**ACTION ITEM:** Restate the data below word for word, keeping each line intact.

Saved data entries
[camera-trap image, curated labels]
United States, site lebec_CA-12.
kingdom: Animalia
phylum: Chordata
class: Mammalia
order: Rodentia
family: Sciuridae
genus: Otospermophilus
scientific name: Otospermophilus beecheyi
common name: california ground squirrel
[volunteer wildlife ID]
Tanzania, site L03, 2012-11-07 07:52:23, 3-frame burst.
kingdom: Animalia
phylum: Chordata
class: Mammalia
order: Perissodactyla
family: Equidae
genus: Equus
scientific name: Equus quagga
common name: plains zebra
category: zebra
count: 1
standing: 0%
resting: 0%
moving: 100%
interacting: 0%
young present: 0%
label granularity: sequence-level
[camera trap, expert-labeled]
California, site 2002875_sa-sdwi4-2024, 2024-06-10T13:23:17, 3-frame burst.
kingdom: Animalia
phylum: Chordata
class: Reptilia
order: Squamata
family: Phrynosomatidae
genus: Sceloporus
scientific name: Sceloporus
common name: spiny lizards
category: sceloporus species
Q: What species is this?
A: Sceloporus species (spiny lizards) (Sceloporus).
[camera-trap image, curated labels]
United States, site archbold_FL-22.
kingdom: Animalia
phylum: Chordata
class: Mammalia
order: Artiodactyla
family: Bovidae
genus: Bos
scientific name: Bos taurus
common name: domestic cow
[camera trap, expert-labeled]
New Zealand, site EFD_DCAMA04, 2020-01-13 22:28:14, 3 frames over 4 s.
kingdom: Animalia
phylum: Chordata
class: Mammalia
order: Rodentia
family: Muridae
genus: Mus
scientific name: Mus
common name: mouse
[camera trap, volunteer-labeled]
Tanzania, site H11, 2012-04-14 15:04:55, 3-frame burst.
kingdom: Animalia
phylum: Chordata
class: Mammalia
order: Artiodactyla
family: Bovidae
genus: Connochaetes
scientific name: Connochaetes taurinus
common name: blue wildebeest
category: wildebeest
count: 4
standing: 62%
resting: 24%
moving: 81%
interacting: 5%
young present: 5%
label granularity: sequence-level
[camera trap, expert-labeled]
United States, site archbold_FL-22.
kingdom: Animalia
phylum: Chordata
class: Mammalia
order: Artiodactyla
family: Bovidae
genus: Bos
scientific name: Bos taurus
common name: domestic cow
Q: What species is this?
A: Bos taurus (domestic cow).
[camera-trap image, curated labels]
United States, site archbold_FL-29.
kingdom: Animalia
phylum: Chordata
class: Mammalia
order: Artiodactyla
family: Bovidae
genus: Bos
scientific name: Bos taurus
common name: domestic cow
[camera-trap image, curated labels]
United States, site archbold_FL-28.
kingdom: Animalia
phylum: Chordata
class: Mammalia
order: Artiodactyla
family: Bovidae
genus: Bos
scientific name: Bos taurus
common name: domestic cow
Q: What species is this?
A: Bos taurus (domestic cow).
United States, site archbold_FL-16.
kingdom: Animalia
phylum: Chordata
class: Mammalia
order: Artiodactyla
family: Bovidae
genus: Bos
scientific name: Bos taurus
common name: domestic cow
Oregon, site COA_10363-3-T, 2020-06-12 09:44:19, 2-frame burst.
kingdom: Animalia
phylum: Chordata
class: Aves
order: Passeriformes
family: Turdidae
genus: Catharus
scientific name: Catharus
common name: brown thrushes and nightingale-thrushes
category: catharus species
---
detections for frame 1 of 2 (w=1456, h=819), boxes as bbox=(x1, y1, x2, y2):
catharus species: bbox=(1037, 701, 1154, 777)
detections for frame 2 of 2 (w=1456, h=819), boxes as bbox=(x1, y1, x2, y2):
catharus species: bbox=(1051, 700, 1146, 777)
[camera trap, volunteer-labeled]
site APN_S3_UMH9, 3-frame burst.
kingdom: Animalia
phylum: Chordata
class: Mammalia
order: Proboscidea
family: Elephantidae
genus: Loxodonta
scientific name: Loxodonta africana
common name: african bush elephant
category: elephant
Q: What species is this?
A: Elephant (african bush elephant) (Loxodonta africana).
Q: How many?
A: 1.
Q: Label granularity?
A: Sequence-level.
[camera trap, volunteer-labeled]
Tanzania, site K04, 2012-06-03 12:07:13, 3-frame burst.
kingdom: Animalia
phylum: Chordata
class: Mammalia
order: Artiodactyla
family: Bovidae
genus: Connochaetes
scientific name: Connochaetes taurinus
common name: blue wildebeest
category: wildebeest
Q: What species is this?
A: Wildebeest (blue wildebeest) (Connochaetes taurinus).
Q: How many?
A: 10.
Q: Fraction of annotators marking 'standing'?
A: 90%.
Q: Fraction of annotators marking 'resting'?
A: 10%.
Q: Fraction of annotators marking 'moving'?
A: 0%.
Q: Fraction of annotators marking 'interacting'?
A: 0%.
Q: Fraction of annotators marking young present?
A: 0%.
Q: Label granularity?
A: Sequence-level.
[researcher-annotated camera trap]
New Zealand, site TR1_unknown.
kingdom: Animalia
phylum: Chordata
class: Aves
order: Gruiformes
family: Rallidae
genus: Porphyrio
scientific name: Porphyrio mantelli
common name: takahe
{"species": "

**RESULT BELOW:**
[camera-trap image, curated labels]
United States, site lebec_CA-12.
kingdom: Animalia
phylum: Chordata
class: Mammalia
order: Rodentia
family: Sciuridae
genus: Otospermophilus
scientific name: Otospermophilus beecheyi
common name: california ground squirrel
[volunteer wildlife ID]
Tanzania, site L03, 2012-11-07 07:52:23, 3-frame burst.
kingdom: Animalia
phylum: Chordata
class: Mammalia
order: Perissodactyla
family: Equidae
genus: Equus
scientific name: Equus quagga
common name: plains zebra
category: zebra
count: 1
standing: 0%
resting: 0%
moving: 100%
interacting: 0%
young present: 0%
label granularity: sequence-level
[camera trap, expert-labeled]
California, site 2002875_sa-sdwi4-2024, 2024-06-10T13:23:17, 3-frame burst.
kingdom: Animalia
phylum: Chordata
class: Reptilia
order: Squamata
family: Phrynosomatidae
genus: Sceloporus
scientific name: Sceloporus
common name: spiny lizards
category: sceloporus species
Q: What species is this?
A: Sceloporus species (spiny lizards) (Sceloporus).
[camera-trap image, curated labels]
United States, site archbold_FL-22.
kingdom: Animalia
phylum: Chordata
class: Mammalia
order: Artiodactyla
family: Bovidae
genus: Bos
scientific name: Bos taurus
common name: domestic cow
[camera trap, expert-labeled]
New Zealand, site EFD_DCAMA04, 2020-01-13 22:28:14, 3 frames over 4 s.
kingdom: Animalia
phylum: Chordata
class: Mammalia
order: Rodentia
family: Muridae
genus: Mus
scientific name: Mus
common name: mouse
[camera trap, volunteer-labeled]
Tanzania, site H11, 2012-04-14 15:04:55, 3-frame burst.
kingdom: Animalia
phylum: Chordata
class: Mammalia
order: Artiodactyla
family: Bovidae
genus: Connochaetes
scientific name: Connochaetes taurinus
common name: blue wildebeest
category: wildebeest
count: 4
standing: 62%
resting: 24%
moving: 81%
interacting: 5%
young present: 5%
label granularity: sequence-level
[camera trap, expert-labeled]
United States, site archbold_FL-22.
kingdom: Animalia
phylum: Chordata
class: Mammalia
order: Artiodactyla
family: Bovidae
genus: Bos
scientific name: Bos taurus
common name: domestic cow
Q: What species is this?
A: Bos taurus (domestic cow).
[camera-trap image, curated labels]
United States, site archbold_FL-29.
kingdom: Animalia
phylum: Chordata
class: Mammalia
order: Artiodactyla
family: Bovidae
genus: Bos
scientific name: Bos taurus
common name: domestic cow
[camera-trap image, curated labels]
United States, site archbold_FL-28.
kingdom: Animalia
phylum: Chordata
class: Mammalia
order: Artiodactyla
family: Bovidae
genus: Bos
scientific name: Bos taurus
common name: domestic cow
Q: What species is this?
A: Bos taurus (domestic cow).
United States, site archbold_FL-16.
kingdom: Animalia
phylum: Chordata
class: Mammalia
order: Artiodactyla
family: Bovidae
genus: Bos
scientific name: Bos taurus
common name: domestic cow
Oregon, site COA_10363-3-T, 2020-06-12 09:44:19, 2-frame burst.
kingdom: Animalia
phylum: Chordata
class: Aves
order: Passeriformes
family: Turdidae
genus: Catharus
scientific name: Catharus
common name: brown thrushes and nightingale-thrushes
category: catharus species
---
detections for frame 1 of 2 (w=1456, h=819), boxes as bbox=(x1, y1, x2, y2):
catharus species: bbox=(1037, 701, 1154, 777)
detections for frame 2 of 2 (w=1456, h=819), boxes as bbox=(x1, y1, x2, y2):
catharus species: bbox=(1051, 700, 1146, 777)
[camera trap, volunteer-labeled]
site APN_S3_UMH9, 3-frame burst.
kingdom: Animalia
phylum: Chordata
class: Mammalia
order: Proboscidea
family: Elephantidae
genus: Loxodonta
scientific name: Loxodonta africana
common name: african bush elephant
category: elephant
Q: What species is this?
A: Elephant (african bush elephant) (Loxodonta africana).
Q: How many?
A: 1.
Q: Label granularity?
A: Sequence-level.
[camera trap, volunteer-labeled]
Tanzania, site K04, 2012-06-03 12:07:13, 3-frame burst.
kingdom: Animalia
phylum: Chordata
class: Mammalia
order: Artiodactyla
family: Bovidae
genus: Connochaetes
scientific name: Connochaetes taurinus
common name: blue wildebeest
category: wildebeest
Q: What species is this?
A: Wildebeest (blue wildebeest) (Connochaetes taurinus).
Q: How many?
A: 10.
Q: Fraction of annotators marking 'standing'?
A: 90%.
Q: Fraction of annotators marking 'resting'?
A: 10%.
Q: Fraction of annotators marking 'moving'?
A: 0%.
Q: Fraction of annotators marking 'interacting'?
A: 0%.
Q: Fraction of annotators marking young present?
A: 0%.
Q: Label granularity?
A: Sequence-level.
[researcher-annotated camera trap]
New Zealand, site TR1_unknown.
kingdom: Animalia
phylum: Chordata
class: Aves
order: Gruiformes
family: Rallidae
genus: Porphyrio
scientific name: Porphyrio mantelli
common name: takahe
{"species": "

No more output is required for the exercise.